--- Extracted text ---

%%

Whenever a husband and wife acquire property throughout a marriage, this property is jointly owned by the two of them. In the event of divorce, decisions must be made regarding what to do with that property.

There are a number of ways in which a divorcing couple can settle the distribution of shared property in North Carolina. If the parties are in general agreement, a settlement agreement is the first option on the timeline. Mediation can help reconcile any minor disagreements so that the parties can still reach an agreement themselves. If this is not successful, the couple can petition the court to value and divide the joint property fairly between them. However, in order for this to occur one of the parties must file a petition for equitable distribution with the court before the divorce is final. If equitable distribution is not filed for before divorce is finalized, or if the equitable distribution does not address all of the couple’s joint property, a petition to partition might be the last option available to the divorced couple who still cannot agree on what to do with shared property such as the marital home or real estate.

What Does a Petition to Partition do?

A petition to partition can divide 1) real estate or 2) personal property that is jointly owned by a divorced couple.

Depending on the circumstances of the case, the court will partition the property through 1) physical partition (“partition in kind”), or through judicial/forced sale partition.

%%

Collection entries

%%

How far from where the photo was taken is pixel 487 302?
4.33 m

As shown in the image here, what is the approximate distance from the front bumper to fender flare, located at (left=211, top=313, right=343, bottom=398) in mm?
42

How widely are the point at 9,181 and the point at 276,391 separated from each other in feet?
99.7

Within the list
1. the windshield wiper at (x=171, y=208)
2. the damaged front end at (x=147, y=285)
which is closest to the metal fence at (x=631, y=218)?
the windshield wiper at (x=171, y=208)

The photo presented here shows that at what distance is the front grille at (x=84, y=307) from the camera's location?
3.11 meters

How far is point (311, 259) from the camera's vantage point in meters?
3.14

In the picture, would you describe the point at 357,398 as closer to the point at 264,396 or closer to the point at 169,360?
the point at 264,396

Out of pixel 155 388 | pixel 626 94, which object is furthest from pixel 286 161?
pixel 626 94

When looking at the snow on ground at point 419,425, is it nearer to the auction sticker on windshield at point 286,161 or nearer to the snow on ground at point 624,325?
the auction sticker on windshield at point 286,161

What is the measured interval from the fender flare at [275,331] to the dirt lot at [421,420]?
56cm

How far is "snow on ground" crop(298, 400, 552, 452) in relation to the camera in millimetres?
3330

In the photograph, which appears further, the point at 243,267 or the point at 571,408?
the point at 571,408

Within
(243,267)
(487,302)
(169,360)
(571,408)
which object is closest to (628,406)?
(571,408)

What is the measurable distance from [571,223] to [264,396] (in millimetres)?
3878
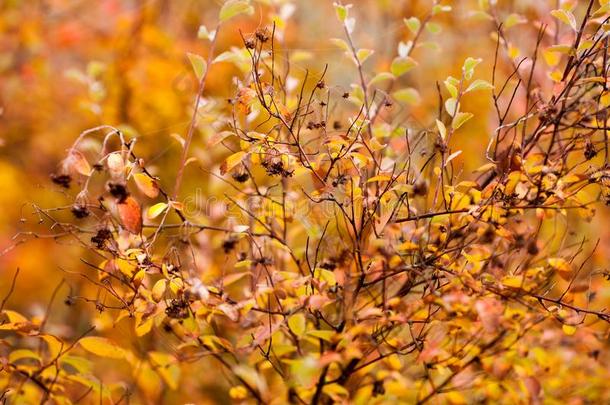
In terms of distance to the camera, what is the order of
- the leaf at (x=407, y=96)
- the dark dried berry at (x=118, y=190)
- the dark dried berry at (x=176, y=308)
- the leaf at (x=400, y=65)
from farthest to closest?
the leaf at (x=407, y=96) → the leaf at (x=400, y=65) → the dark dried berry at (x=176, y=308) → the dark dried berry at (x=118, y=190)

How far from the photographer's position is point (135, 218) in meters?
1.72

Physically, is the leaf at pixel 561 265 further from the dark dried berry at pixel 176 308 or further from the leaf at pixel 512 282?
the dark dried berry at pixel 176 308

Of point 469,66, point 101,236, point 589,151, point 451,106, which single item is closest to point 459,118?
point 451,106

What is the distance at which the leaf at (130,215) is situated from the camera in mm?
1687

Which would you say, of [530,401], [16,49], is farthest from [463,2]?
[530,401]

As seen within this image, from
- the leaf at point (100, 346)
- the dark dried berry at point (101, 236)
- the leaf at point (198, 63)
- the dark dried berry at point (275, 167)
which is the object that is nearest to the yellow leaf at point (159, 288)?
the dark dried berry at point (101, 236)

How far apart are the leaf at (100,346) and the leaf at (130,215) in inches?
20.7

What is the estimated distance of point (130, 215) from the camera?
1.71 metres

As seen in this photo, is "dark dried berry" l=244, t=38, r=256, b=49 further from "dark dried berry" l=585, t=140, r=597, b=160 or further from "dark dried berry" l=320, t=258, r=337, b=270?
"dark dried berry" l=585, t=140, r=597, b=160

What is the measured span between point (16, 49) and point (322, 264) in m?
5.21

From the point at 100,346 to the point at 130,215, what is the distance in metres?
0.60

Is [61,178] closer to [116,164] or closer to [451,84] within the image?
[116,164]

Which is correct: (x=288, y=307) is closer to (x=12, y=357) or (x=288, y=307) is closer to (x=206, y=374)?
(x=12, y=357)

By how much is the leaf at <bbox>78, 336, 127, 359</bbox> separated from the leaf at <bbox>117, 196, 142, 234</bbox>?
527mm
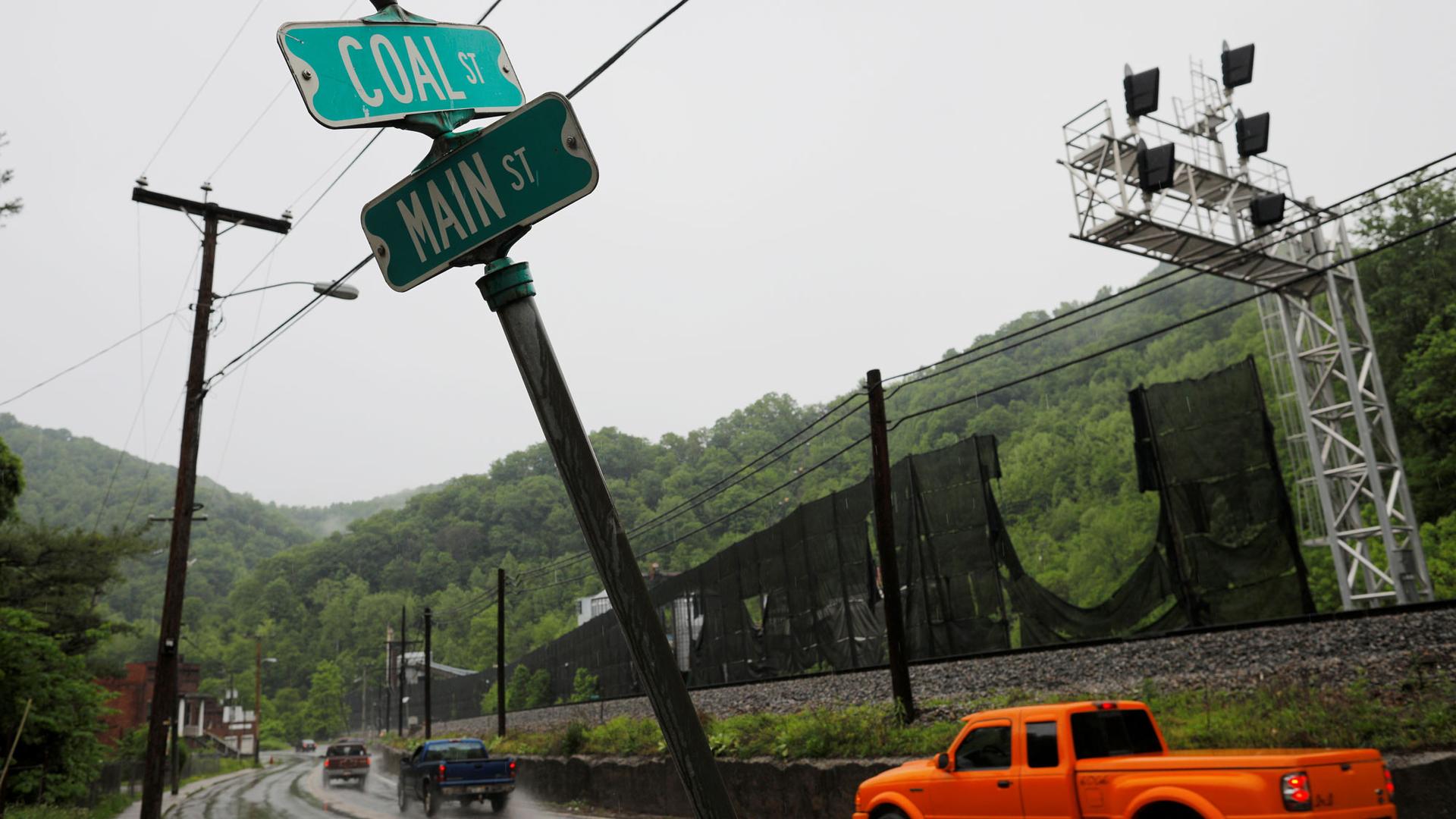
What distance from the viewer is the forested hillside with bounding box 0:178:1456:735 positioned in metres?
42.9

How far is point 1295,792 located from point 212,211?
21956 millimetres

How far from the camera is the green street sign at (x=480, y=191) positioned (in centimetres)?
283

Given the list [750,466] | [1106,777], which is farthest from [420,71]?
[750,466]

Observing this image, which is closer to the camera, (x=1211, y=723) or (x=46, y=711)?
(x=1211, y=723)

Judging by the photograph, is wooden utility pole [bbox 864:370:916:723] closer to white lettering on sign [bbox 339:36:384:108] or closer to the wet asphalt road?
the wet asphalt road

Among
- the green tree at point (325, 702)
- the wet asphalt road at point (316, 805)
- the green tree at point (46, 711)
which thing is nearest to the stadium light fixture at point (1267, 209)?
the wet asphalt road at point (316, 805)

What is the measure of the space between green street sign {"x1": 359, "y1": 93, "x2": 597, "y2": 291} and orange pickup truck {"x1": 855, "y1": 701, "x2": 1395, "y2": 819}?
22.3 feet

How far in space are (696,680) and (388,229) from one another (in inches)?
1025

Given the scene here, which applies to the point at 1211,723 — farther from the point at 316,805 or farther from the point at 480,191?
the point at 316,805

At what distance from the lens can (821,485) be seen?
5509cm

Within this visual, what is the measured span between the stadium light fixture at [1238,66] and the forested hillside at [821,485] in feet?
18.2

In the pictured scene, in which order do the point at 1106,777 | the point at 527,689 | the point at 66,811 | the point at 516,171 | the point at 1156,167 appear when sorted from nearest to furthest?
the point at 516,171 → the point at 1106,777 → the point at 1156,167 → the point at 66,811 → the point at 527,689

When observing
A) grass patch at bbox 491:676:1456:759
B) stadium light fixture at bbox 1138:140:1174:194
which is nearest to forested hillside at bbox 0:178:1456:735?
stadium light fixture at bbox 1138:140:1174:194

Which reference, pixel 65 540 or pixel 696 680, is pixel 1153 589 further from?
pixel 65 540
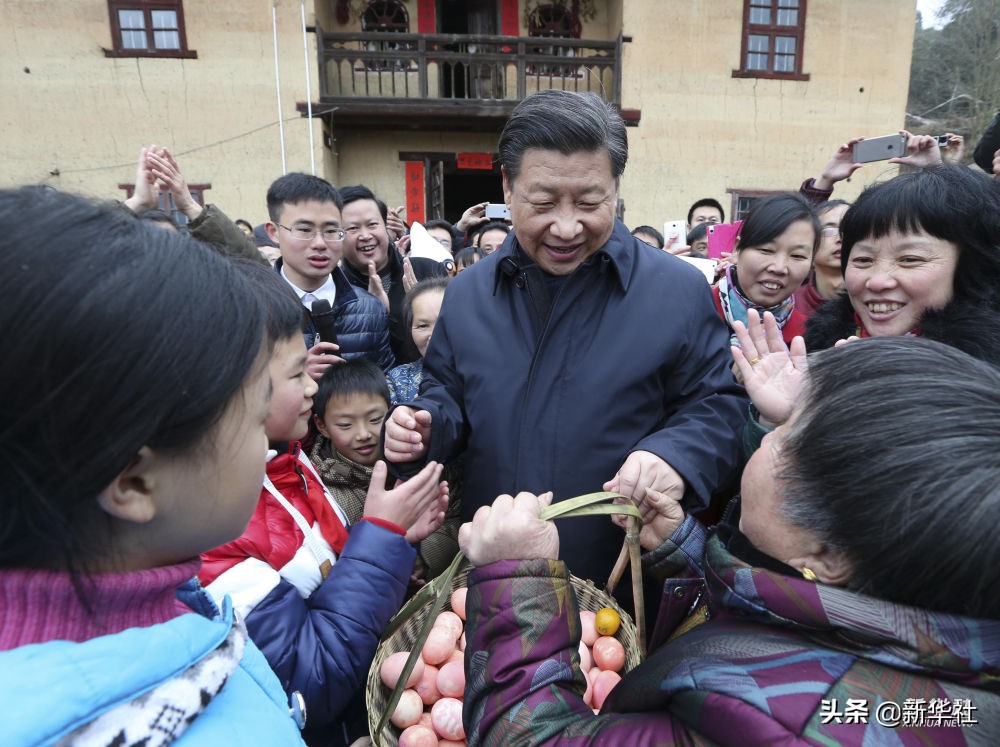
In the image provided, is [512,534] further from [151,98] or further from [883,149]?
[151,98]

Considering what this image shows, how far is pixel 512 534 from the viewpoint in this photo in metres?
1.02

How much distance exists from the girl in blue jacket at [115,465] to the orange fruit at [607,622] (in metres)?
0.88

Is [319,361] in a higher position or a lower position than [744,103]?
lower

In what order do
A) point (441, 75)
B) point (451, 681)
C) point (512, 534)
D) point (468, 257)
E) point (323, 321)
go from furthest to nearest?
point (441, 75)
point (468, 257)
point (323, 321)
point (451, 681)
point (512, 534)

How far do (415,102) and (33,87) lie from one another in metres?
6.22

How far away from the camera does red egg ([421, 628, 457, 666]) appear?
4.79 feet

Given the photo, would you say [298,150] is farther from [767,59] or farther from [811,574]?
[811,574]

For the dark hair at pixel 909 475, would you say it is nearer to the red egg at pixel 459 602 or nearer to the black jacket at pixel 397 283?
the red egg at pixel 459 602

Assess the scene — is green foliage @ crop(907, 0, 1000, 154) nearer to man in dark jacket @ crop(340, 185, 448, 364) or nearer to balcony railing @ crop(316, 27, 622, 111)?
balcony railing @ crop(316, 27, 622, 111)

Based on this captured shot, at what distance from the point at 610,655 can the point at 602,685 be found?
0.23 ft

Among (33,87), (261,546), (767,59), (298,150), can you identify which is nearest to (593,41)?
(767,59)

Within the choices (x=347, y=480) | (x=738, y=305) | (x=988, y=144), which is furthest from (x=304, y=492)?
(x=988, y=144)

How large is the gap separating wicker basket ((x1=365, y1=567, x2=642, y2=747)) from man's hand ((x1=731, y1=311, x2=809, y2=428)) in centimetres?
63

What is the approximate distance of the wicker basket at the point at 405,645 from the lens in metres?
1.28
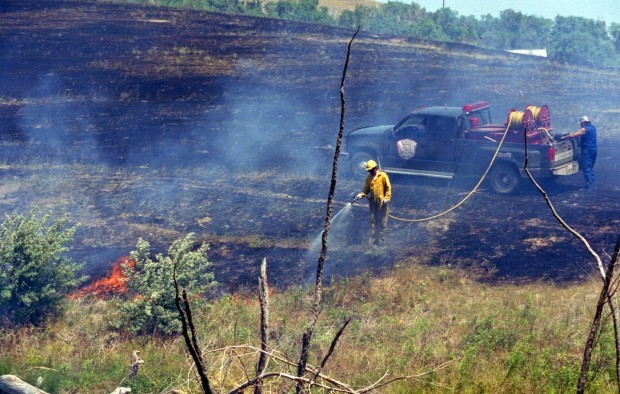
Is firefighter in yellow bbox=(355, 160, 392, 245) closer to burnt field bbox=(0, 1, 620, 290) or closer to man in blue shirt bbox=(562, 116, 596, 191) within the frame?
burnt field bbox=(0, 1, 620, 290)

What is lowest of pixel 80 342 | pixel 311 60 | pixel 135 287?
pixel 80 342

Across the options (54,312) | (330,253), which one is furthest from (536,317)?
(54,312)

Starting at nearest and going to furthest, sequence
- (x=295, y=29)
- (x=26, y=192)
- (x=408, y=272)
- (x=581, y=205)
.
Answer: (x=408, y=272) → (x=581, y=205) → (x=26, y=192) → (x=295, y=29)

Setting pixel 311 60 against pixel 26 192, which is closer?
pixel 26 192

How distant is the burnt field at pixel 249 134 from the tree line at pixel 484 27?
4.78 metres

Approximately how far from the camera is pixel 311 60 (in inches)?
1276

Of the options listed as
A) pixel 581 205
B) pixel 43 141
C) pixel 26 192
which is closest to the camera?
pixel 581 205

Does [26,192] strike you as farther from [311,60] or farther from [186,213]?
[311,60]

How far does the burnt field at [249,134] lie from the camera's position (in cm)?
1362

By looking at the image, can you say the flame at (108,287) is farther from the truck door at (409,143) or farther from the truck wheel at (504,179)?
the truck wheel at (504,179)

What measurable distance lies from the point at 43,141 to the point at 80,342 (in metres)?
13.6

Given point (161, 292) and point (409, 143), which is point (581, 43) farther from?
point (161, 292)

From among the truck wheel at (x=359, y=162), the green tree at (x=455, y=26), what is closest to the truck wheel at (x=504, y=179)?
the truck wheel at (x=359, y=162)

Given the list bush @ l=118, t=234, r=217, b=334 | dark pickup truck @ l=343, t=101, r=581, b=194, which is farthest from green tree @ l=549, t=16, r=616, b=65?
bush @ l=118, t=234, r=217, b=334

%%

--- Task instructions ---
1. List every option the divorce property text names for settling how a couple's shared property is divided.
2. Format the stretch of the collection entries from the line containing "Starting at nearest" through the end of the records as a JSON list of strings, one per line, omitting blank lines.
The text about dividing property after divorce and the collection entries are unrelated material.

--- Results of the tasks ---
1.
- A settlement agreement
- Mediation
- A petition for equitable distribution
- A petition to partition

2.
[
  "Starting at nearest and going to furthest, sequence",
  "- (x=295, y=29)",
  "- (x=26, y=192)",
  "- (x=408, y=272)",
  "- (x=581, y=205)",
  ".",
  "Answer: (x=408, y=272) → (x=581, y=205) → (x=26, y=192) → (x=295, y=29)",
  "Setting pixel 311 60 against pixel 26 192, which is closer?",
  "pixel 26 192",
  "How distant is the burnt field at pixel 249 134 from the tree line at pixel 484 27?",
  "4.78 metres",
  "Approximately how far from the camera is pixel 311 60 (in inches)?",
  "1276",
  "Of the options listed as",
  "A) pixel 581 205",
  "B) pixel 43 141",
  "C) pixel 26 192",
  "which is closest to the camera?",
  "pixel 581 205",
  "Does [26,192] strike you as farther from [311,60] or farther from [186,213]?",
  "[311,60]",
  "How far does the burnt field at [249,134] lie from the camera's position (in cm)?",
  "1362",
  "By looking at the image, can you say the flame at (108,287) is farther from the truck door at (409,143) or farther from the truck wheel at (504,179)?",
  "the truck wheel at (504,179)",
  "What measurable distance lies from the point at 43,141 to the point at 80,342 (in metres)?",
  "13.6",
  "Given point (161, 292) and point (409, 143), which is point (581, 43) farther from?",
  "point (161, 292)",
  "From among the truck wheel at (x=359, y=162), the green tree at (x=455, y=26), what is closest to the truck wheel at (x=504, y=179)?",
  "the truck wheel at (x=359, y=162)",
  "Given the list bush @ l=118, t=234, r=217, b=334 | dark pickup truck @ l=343, t=101, r=581, b=194, which is farthest from green tree @ l=549, t=16, r=616, b=65?",
  "bush @ l=118, t=234, r=217, b=334"
]